**Problem statement**
Print every line below exactly as written, but leave the pictures behind.
⟨
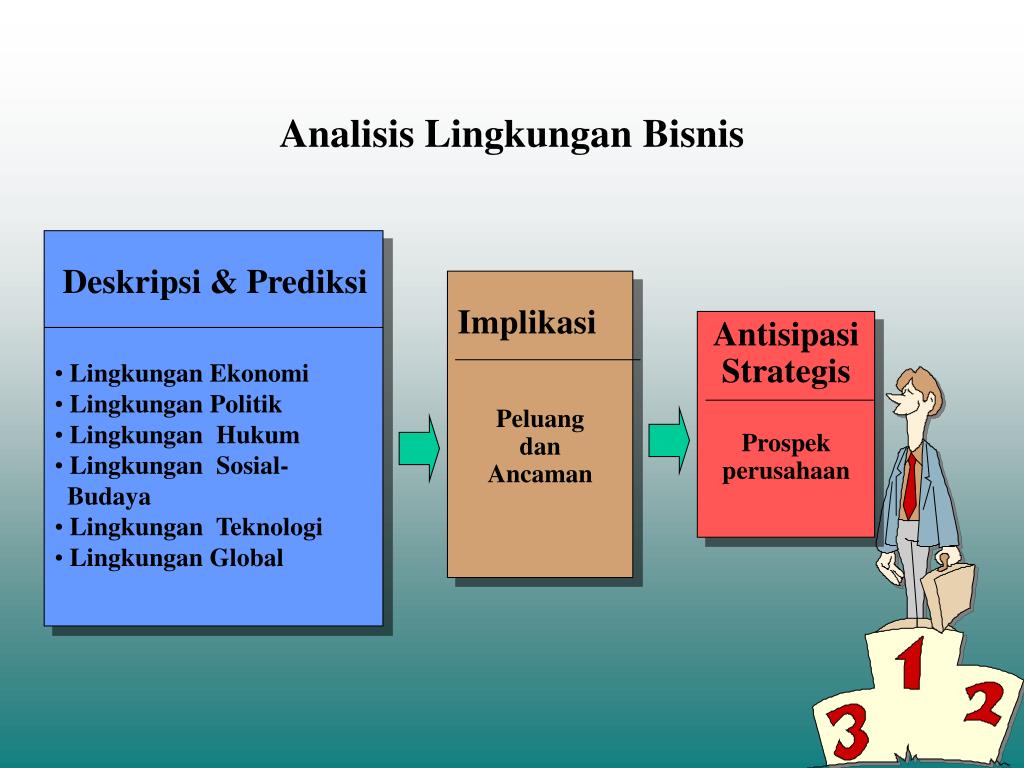 Analisis Lingkungan Bisnis

Deskripsi & Prediksi

• Lingkungan Ekonomi
• Lingkungan Politik
• Lingkungan Hukum
• Lingkungan Sosial-Budaya
• Lingkungan Teknologi
• Lingkungan Global

Implikasi

Peluang dan Ancaman

Antisipasi Strategis

Prospek perusahaan

1
2
3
⟩
**Answer**
 Analisis Lingkungan Bisnis

Deskripsi & Prediksi

• Lingkungan Ekonomi
• Lingkungan Politik
• Lingkungan Hukum
• Lingkungan Sosial-Budaya
• Lingkungan Teknologi
• Lingkungan Global

Implikasi

Peluang dan Ancaman

Antisipasi Strategis

Prospek perusahaan

1
2
3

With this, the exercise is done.